The geneticist was one of the nicest doctors I’ve met so far during my cancer journey. He started by drawing a family tree with coloured circles for the instances of breast cancer and any other cancers in our family. Based on this, he said there is probably only a 20% chance that I carry one of the breast cancer genes, because my father’s side of the tree is clear of cancer and my mother and aunty have never had cancer. What makes it seem much more probable, however, is that my maternal grandma had breast cancer in her thirties, at a time in the 1960s when breast cancer in young women was even rarer than it is now. I feel instinctively that I have the gene, but I have been known to be wrong on occasion. :/

There was good news and bad news in what the geneticist told me. It is more likely that I have the BRCA2 gene than the BRCA1 gene, based on the type of breast cancer I had. (Grade III, oestrogen-receptor positive, HER2 negative). There are various differences between the two genes, but the positive takeaway for me was that BRCA2 means that it is less likely I will develop ovarian cancer at some point in my life than if I had BRCA1. Interestingly, he also said that BRCA2 gene carriers are much more responsive to chemotherapy.

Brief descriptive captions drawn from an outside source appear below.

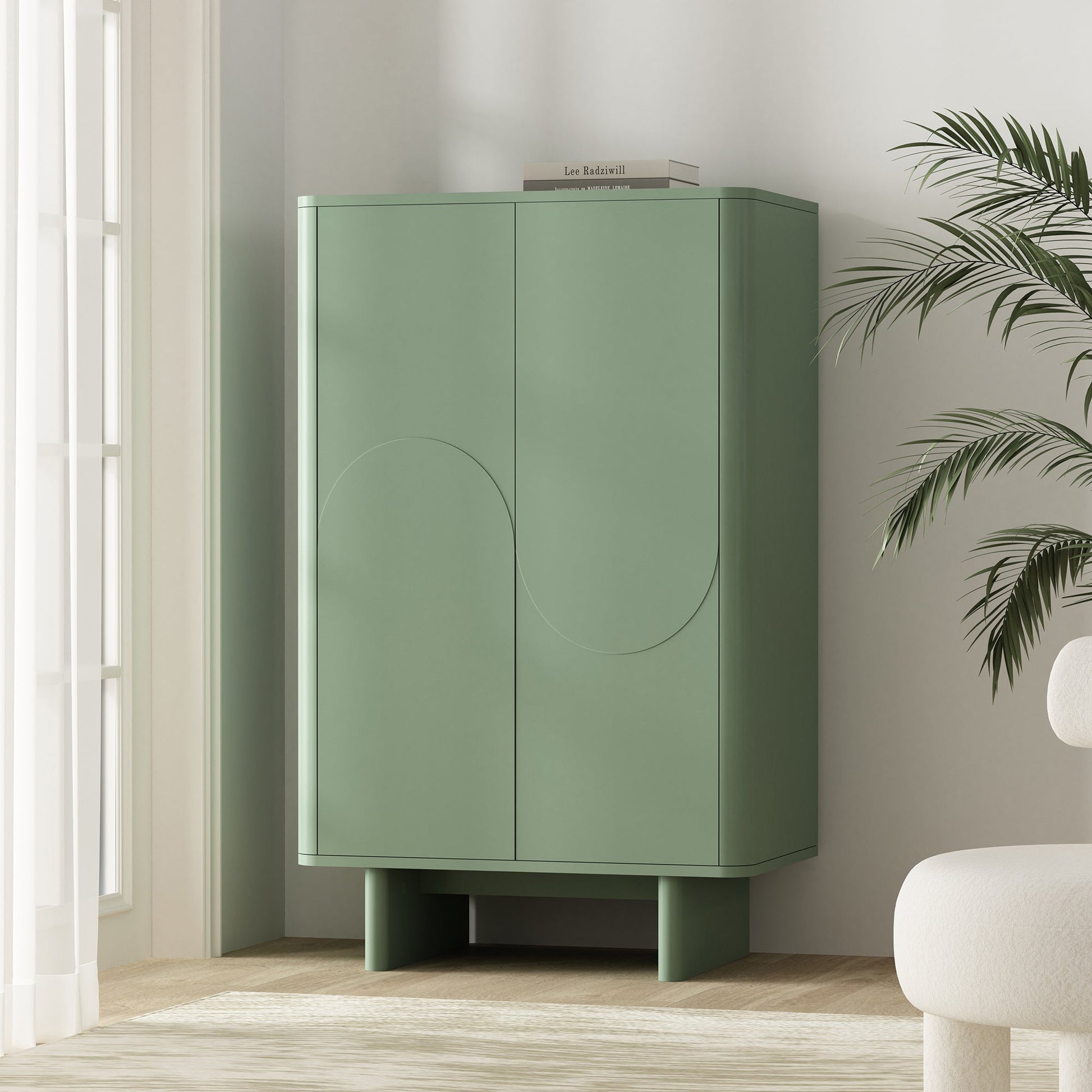 Ella Accent Cabinet in Sage Green - Ornate Home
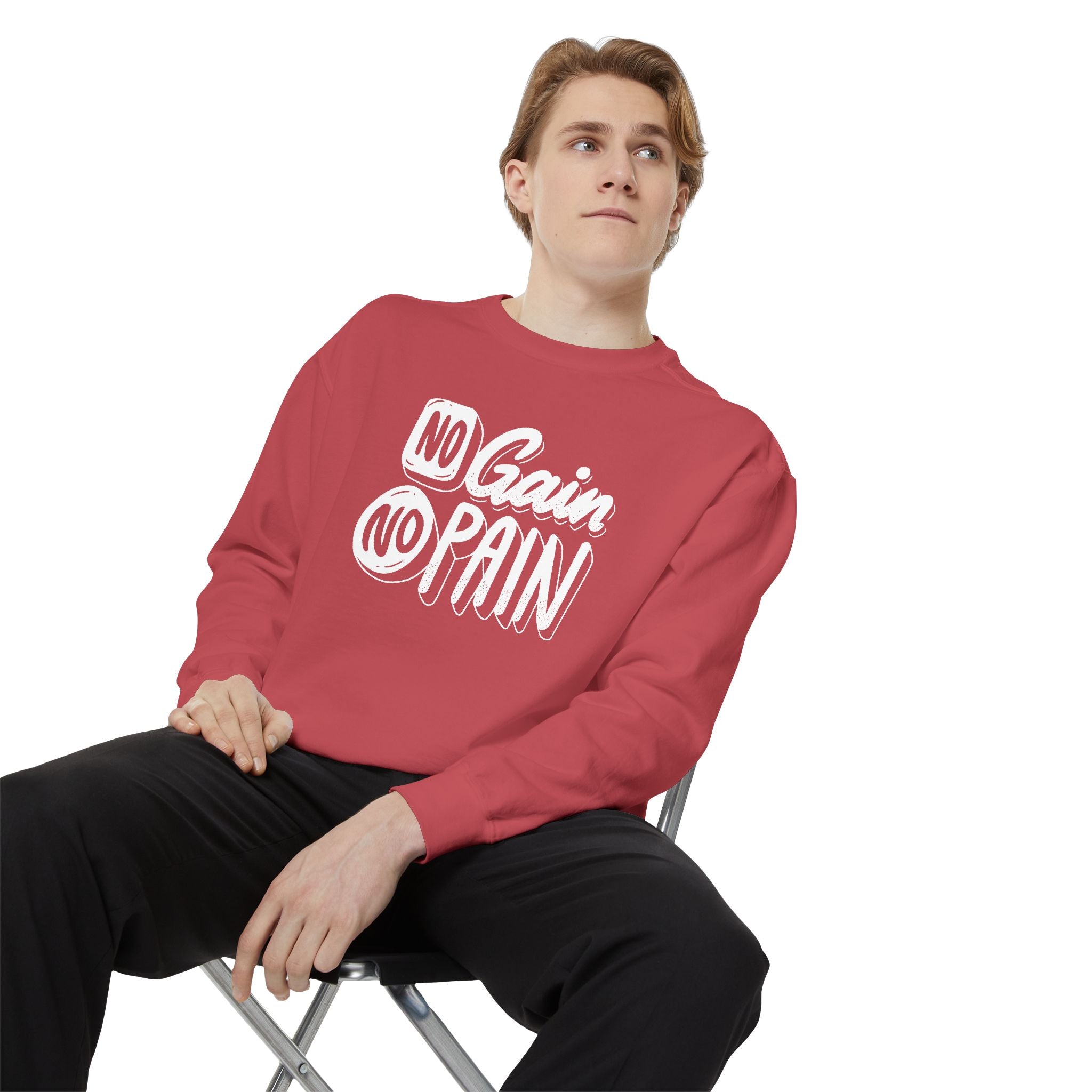 Copy of No Gain No Pain Sweatshirt | Motivational Fitness Crewneck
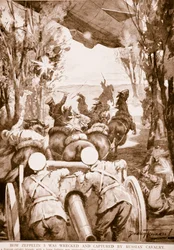 Hoe Zeppelin 5 werd verwoest en gevangen door Russische cavalerie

The bad news is that, if I do test positive for BRCA2, I have a 60-80% chance of developing breast cancer again at some point in my life, compared with the 5% chance that most people have. I would also have an increased chance of developing ovarian cancer, but not until I’m over 40, so I could opt to have my ovaries removed in my 40s.

Double Mastectomy

The chemotherapy and radiotherapy I am having for my breast cancer will reduce the risk of developing another tumour in my left breast to about 30%, but unfortunately my right one would still have the 60-80% risk. Thus, the implication is that if I test positive for the BRCA2 gene, I will have to have a bilateral (i.e. both sides) mastectomy. I have already been thinking about this for a month or so and, although I never imagined I’d have to part with either of my boobs, I am fully prepared to have that operation and get some lovely new ones. It is, however, a huge operation that can involve a 6-month recovery period, but I’ll cross that bridge if and when I come to it.

The fertility specialist I spoke to a couple of months ago said that deciding to be tested for this gene was something many people wouldn’t want to do, but I made the decision pretty quickly that I absolutely want to know, so that I can take the appropriate risk-reduction measures and then get on with my life without the fear that I will develop a second breast cancer. (Note that this has nothing whatsoever to do with the likelihood of my current cancer recurring in a different part of my body at some point down the line – that is a separate matter, but I have been told that my programme of treatment gives me a 90% chance of being clear of recurrence for the next 10 years, which is a start).

As some of you may know, it is breast cancer awareness month in the UK (more of this in a later blog post) so I feel like breast cancer is absolutely everywhere I go at the moment – in every magazine and on lots of daytime TV talk shows, particularly! So I do at least feel that I am not alone. All I can do now is wait, but at least once I know whether I have the gene or not, I will then have the knowledge and power to act accordingly! Let’s just hope those lab doctors crack on with War and Peace and get me an answer ASAP.

In other news, I am feeling much better today. Returning to hospital yesterday for the appointment and test made me feel physically sick, but now, touch wood, I won’t have to go back for another two weeks and can concentrate on getting back to strength again. Time for some cooking therapy!